- Elenco compiti:
1. Secondo il testo sul trio, che cosa rende originale la proposta del gruppo?
2. Scrivi il seguito del testo sul trio, per favore.

Nel loro far musica questi tre signori passano indifferentemente da uno standard di Titi Winterstein ad alcune loro bellissime composizioni originali, scritte da Maurizio e Jacopo: l’originalità della loro proposta è data dall’essere un gruppo tutto di corde, non vi sono clarinetti o fisarmoniche di sorta, ma solo le dita che corrono precise sulle tastiere delle chitarre in un continuo scambio di assoli strepitosi ottimamente sorretti dal sempre sorridente Vernuccio, che immaginiamo abbracciato come nei concerti al suo contrabbasso. Un contrabbasso che canta, che spinge quel mulinare di dita sulle chitarre, quell’intrecciarsi di melodie e quello scambiarsi i soli e gli accompagnamenti che danno un fascino particolare a questa musica.

- Dati registrati:
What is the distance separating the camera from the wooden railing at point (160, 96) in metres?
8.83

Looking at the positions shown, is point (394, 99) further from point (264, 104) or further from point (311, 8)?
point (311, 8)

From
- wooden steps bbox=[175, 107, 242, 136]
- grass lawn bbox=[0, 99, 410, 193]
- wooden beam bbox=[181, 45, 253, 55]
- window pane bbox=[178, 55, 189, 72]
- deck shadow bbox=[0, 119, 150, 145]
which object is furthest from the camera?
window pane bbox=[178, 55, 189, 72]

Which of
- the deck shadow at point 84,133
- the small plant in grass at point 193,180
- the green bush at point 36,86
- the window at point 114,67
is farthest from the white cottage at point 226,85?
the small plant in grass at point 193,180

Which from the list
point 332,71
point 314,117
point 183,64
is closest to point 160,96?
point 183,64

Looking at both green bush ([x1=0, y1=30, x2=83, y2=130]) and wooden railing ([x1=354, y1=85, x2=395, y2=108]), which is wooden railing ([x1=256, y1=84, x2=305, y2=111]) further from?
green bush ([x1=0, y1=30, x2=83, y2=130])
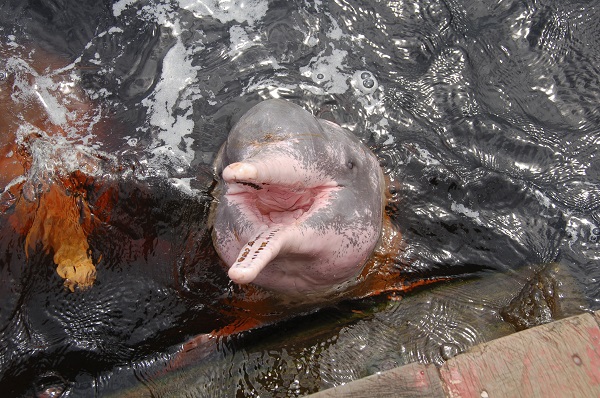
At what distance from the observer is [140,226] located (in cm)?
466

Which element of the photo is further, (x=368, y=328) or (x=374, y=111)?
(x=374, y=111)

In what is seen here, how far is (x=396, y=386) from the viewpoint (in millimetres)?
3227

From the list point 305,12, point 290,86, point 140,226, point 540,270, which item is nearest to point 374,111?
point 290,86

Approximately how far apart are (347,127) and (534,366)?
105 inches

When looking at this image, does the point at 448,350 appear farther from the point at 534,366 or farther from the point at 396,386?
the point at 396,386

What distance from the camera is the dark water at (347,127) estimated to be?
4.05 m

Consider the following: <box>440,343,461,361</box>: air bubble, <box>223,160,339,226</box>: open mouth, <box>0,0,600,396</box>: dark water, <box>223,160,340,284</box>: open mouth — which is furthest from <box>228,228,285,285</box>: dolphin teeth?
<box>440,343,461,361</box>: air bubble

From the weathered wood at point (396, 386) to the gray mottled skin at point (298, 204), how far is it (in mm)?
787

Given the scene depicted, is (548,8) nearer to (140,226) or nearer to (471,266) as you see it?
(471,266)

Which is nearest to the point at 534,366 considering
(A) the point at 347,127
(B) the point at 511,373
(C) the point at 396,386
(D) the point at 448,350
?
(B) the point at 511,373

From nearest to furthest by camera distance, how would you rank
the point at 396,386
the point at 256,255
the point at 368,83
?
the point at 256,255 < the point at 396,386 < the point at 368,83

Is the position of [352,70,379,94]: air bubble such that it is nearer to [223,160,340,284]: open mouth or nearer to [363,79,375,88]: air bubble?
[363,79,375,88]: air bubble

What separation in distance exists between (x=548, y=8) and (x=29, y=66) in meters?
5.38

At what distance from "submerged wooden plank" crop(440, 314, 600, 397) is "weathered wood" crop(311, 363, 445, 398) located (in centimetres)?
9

...

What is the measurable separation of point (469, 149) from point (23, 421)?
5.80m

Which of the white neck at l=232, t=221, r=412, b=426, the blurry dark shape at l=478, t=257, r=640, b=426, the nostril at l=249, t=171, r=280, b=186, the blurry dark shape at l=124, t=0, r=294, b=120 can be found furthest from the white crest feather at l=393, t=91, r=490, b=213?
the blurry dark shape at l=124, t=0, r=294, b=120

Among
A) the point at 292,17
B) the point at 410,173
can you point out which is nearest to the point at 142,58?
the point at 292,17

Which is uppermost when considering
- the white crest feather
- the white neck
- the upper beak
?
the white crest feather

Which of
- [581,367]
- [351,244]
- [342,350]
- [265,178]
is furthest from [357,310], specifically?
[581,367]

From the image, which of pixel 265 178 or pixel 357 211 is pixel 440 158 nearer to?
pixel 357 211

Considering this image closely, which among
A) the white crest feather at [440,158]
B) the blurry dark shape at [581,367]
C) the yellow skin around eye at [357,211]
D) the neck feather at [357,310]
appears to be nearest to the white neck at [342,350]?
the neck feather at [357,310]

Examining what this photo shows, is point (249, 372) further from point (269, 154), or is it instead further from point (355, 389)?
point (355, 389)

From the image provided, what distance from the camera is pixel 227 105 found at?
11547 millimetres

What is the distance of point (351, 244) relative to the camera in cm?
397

- Risposte:
1. Il fatto di essere un gruppo tutto di corde, senza clarinetti né fisarmoniche.

2.
Musica che, si badi bene, nel caso di questi musicisti è diventato in realtà un vero e proprio approccio culturale, uno stile interpretativo con il quale affrontare ogni tipo di brano e al quale piegare un canto popolare così come una nuova composizione. In questa grande forza interpretativa, che già era racchiusa nel Maurizio Geri Swingtet del quale tutti tra fanno parte, sta la bellezza dell’operazione del Djambolulu Swing Trio, con la particolarità, non da poco, di limitarsi (per modo di dire) agli strumenti a corde. Senza dimenticare la voce di Maurizio Geri, che da tempo è al top delle mie preferenze per quanto riguarda i cantanti dell’ambito folk in campo maschile. Ma chissà perché quel nome, direte voi… semplice, ci rimbeccano questi toscanacci… è un nome bizzarro costruito con le iniziali degli artisti che li hanno da sempre ispirati: Django Reinhardt, Boulou Ferré, Lulo Reinhardt.
Guai a non possederlo: è un autentico raggio di sole.